I also know how common it is, and how what many do is call 911 in crisis. And on the ambulance, we do a shit job of addressing their needs.  We’re not equipped to, and neither is the ER.  And neither are the far and few between psychiatric hospitals that lock them up and load them up on drugs.  That’s not what psychiatric hospitals want to do, you can ask any staff member.  But if you don’t have therapists and are short on medical staff, drugs and isolation become the primary interventions. 


These people who called into our outpatient clinic are some of the bravest people I’ve spoken to. Treating mental health before it becomes so extreme is what needs to happen.  But when it is that extreme, those who call and dare to share make me feel hopeful. They also make me feel less ashamed of my negative thoughts. I give myself a very hard time when my outlook becomes dark. I might be shocked at first, but I haven’t had an assessment where after learning more details things don’t start to add up. Most people who think these extreme thoughts have been through extreme things and have made great efforts to find peace and maintain function. But life is gnarly, and sometimes it wins.












Review


This story is an incredibly raw, compassionate, and brutally honest portrayal of the challenges faced by those working in mental health care. It confronts deep societal issues—the inadequacies of our mental health system, the stigma of vulnerability, and the psychological toll on caregivers—with both sensitivity and unwavering clarity.

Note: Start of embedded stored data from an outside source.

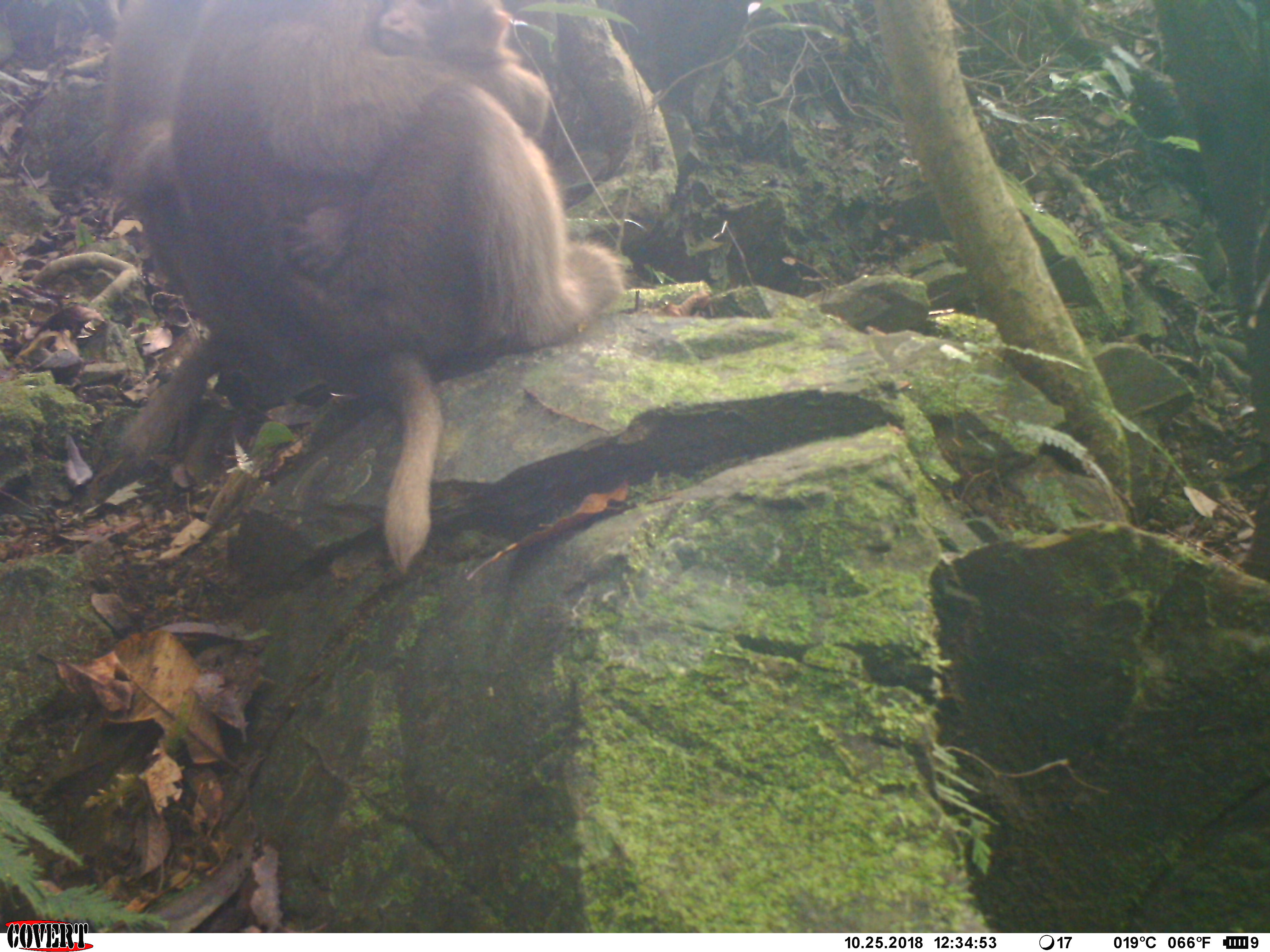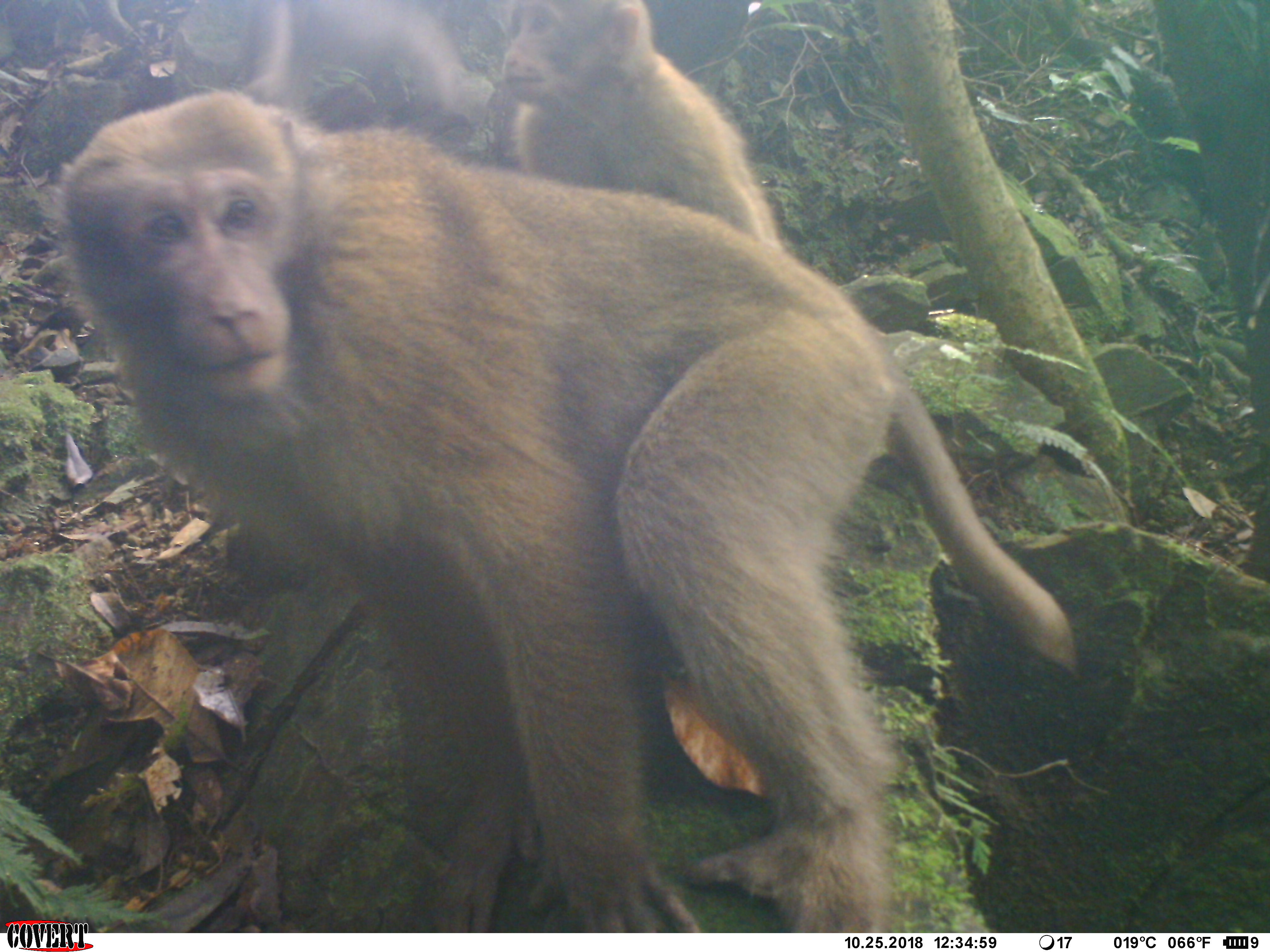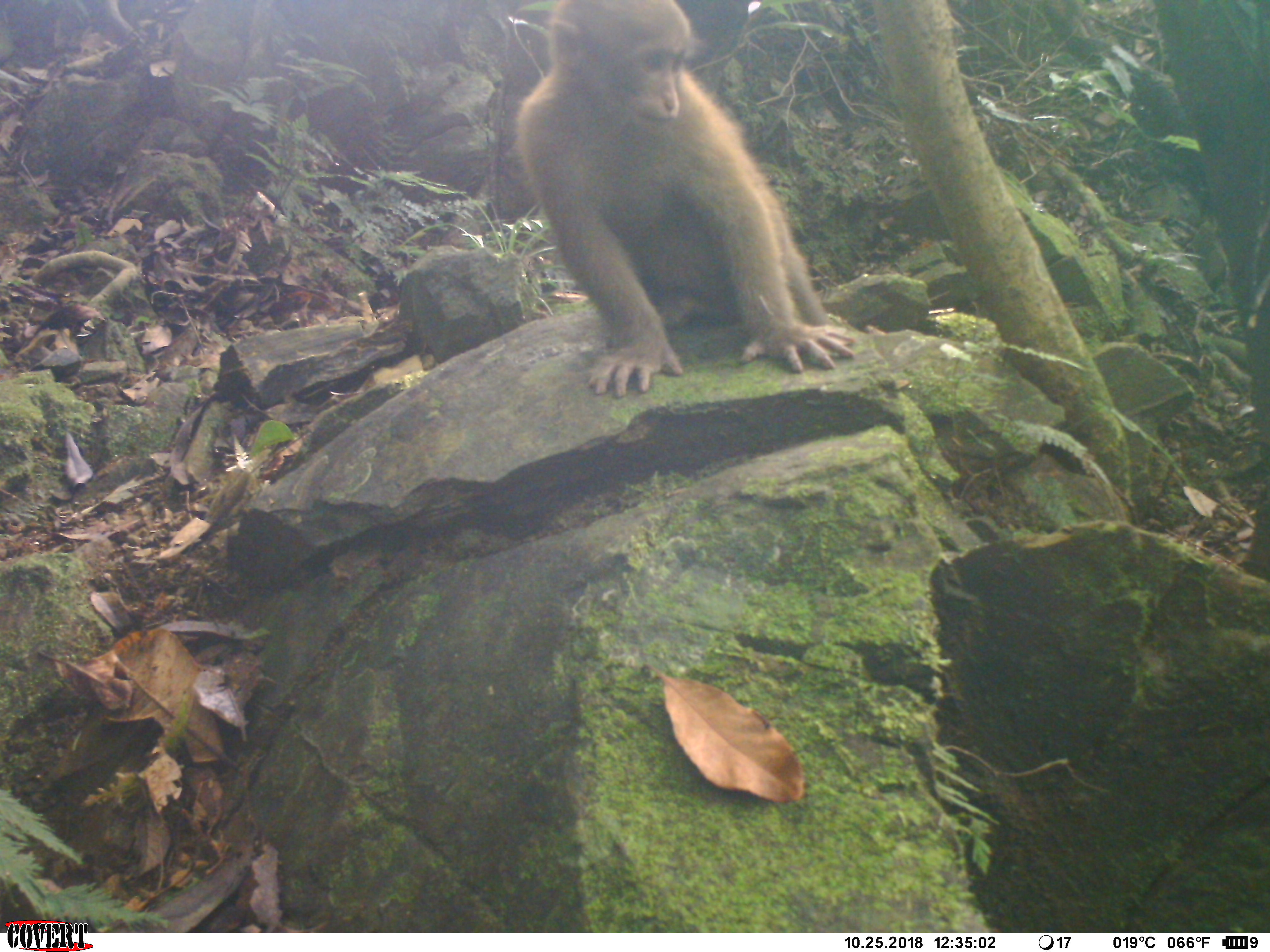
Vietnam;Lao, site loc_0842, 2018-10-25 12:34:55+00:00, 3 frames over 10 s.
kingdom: Animalia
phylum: Chordata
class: Mammalia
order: Primates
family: Cercopithecidae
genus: Macaca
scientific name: Macaca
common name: macaque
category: macaque not stump tailed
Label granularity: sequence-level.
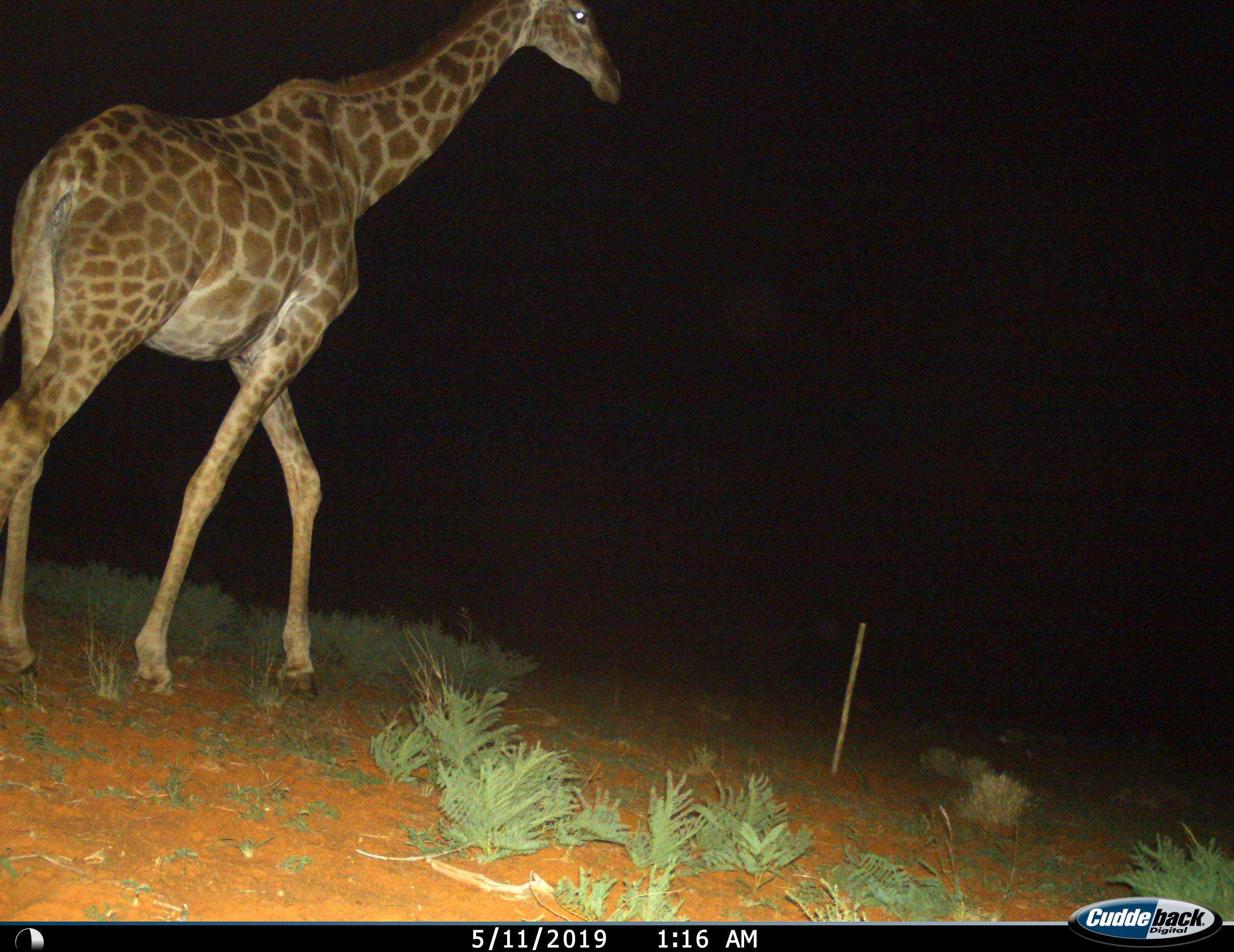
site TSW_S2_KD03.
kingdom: Animalia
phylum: Chordata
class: Mammalia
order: Artiodactyla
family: Giraffidae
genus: Giraffa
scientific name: Giraffa camelopardalis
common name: giraffe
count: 1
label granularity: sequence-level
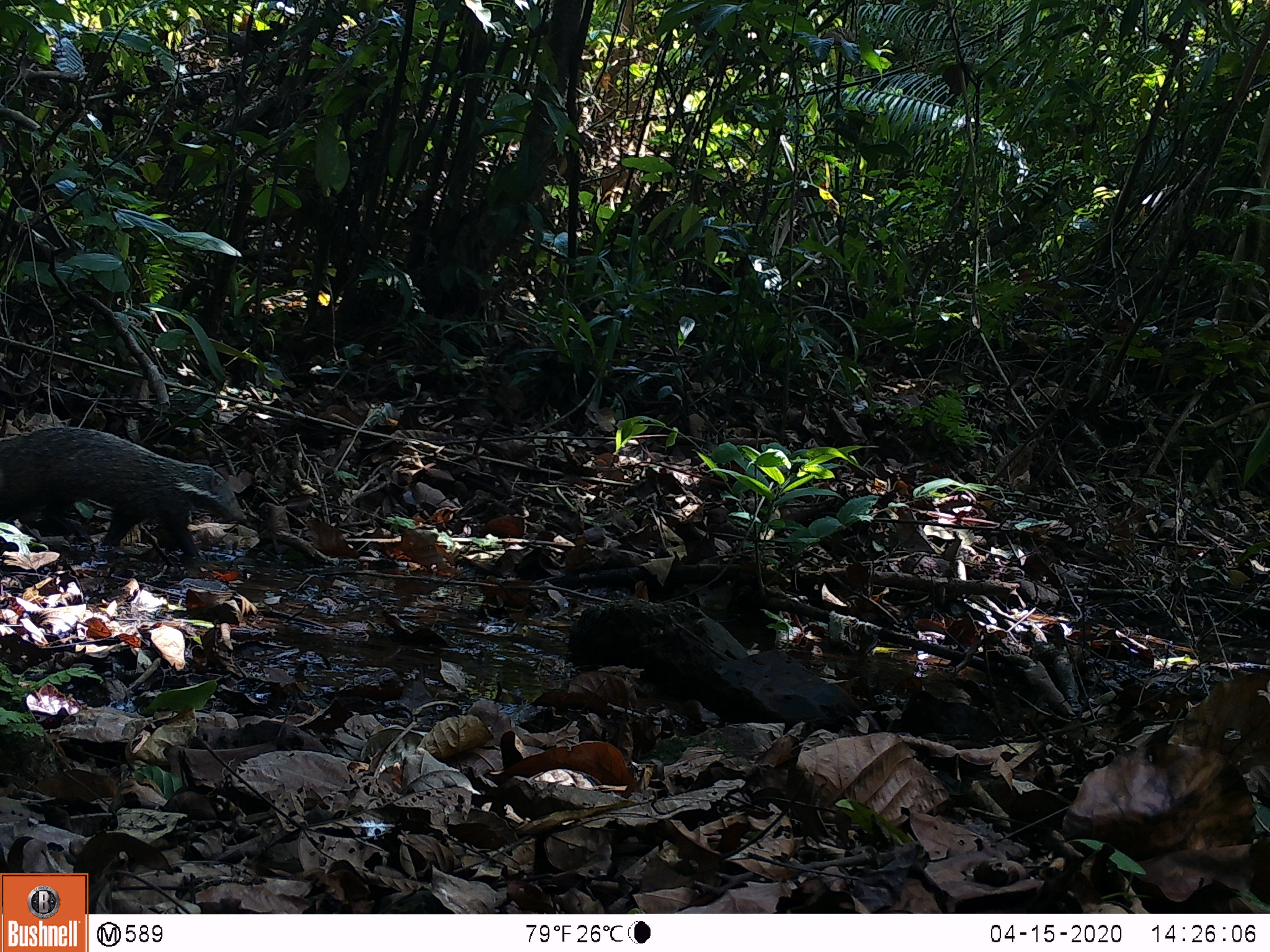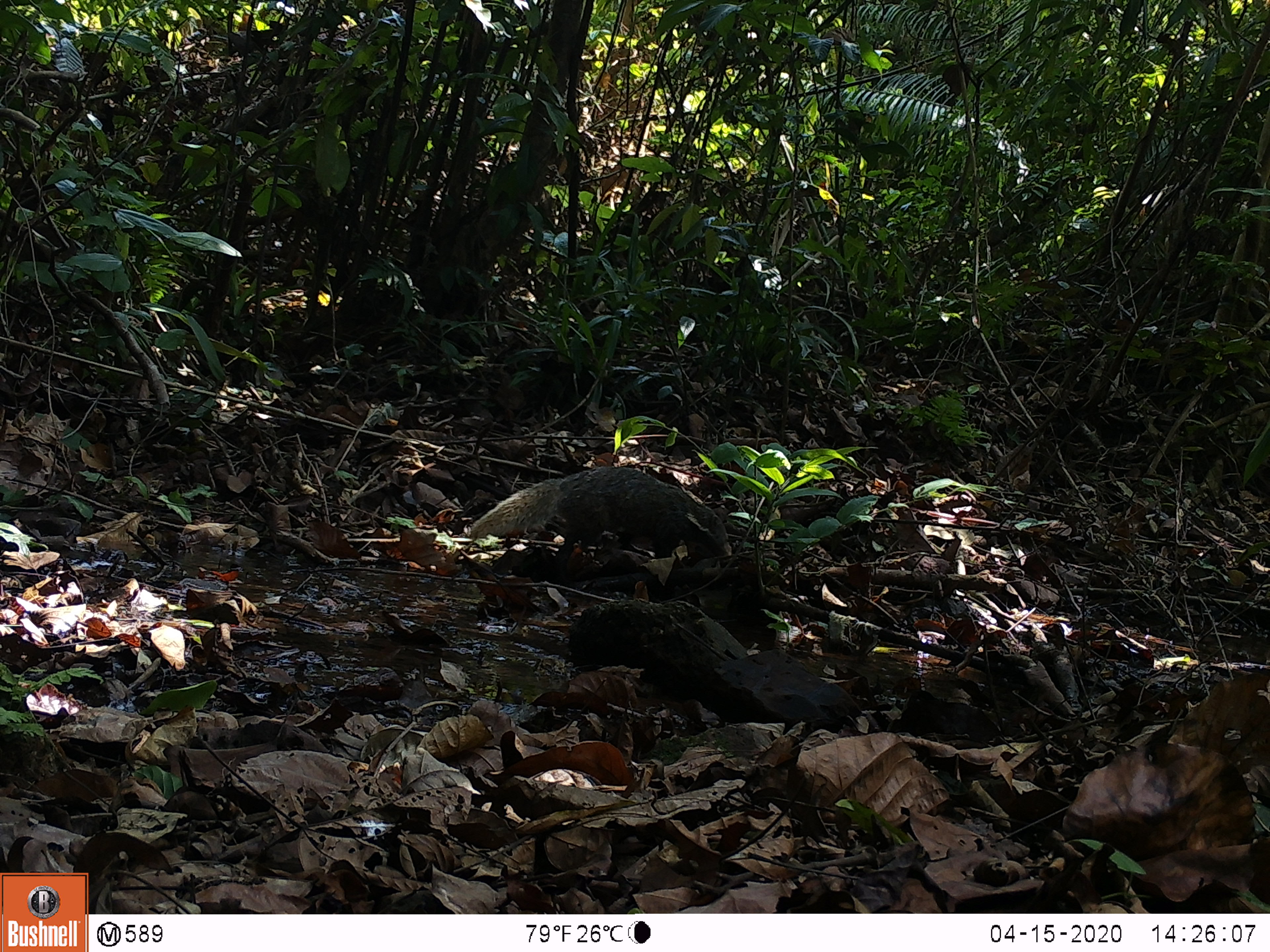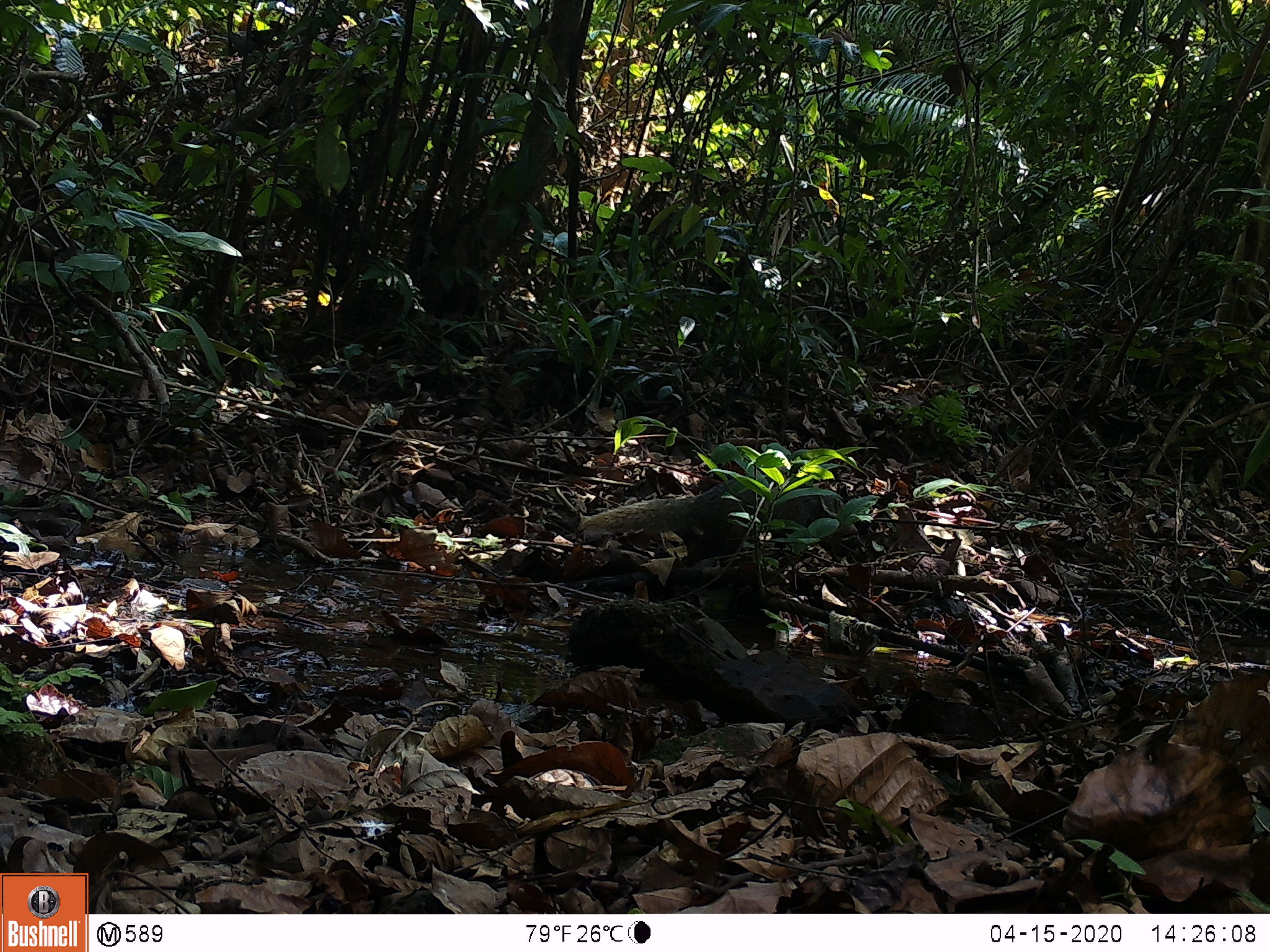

This narrative powerfully illustrates that the act of asking for help is an extraordinary display of bravery, especially when dealing with stigmatized or deeply shameful thoughts. It shifts the focus from the darkness of mental health struggles to the immense courage it takes to confront them.


A subtle but profound theme is that simply being present, listening, and validating someone’s pain can be more powerful than any medical intervention. The reflections reveal that the human connection—the willingness to witness suffering—is often the most meaningful support someone can receive. At the same time, a core theme is the emotional exhaustion that comes with holding space for others' pain. The acknowledgment that dark thoughts are not exclusive to those in crisis adds depth to the story. This universal experience of suffering fosters empathy and breaks down the false binary between the "mentally ill" and the "mentally healthy."


This story is devastating, powerful, and necessary. It doesn’t just highlight the importance of mental health support—it calls out the systems that let both caregivers and patients down. It’s an essential, empathetic narrative that will linger in the reader’s mind long after the last word. It has captured the raw humanity behind mental health care—this is the kind of story that can inspire change.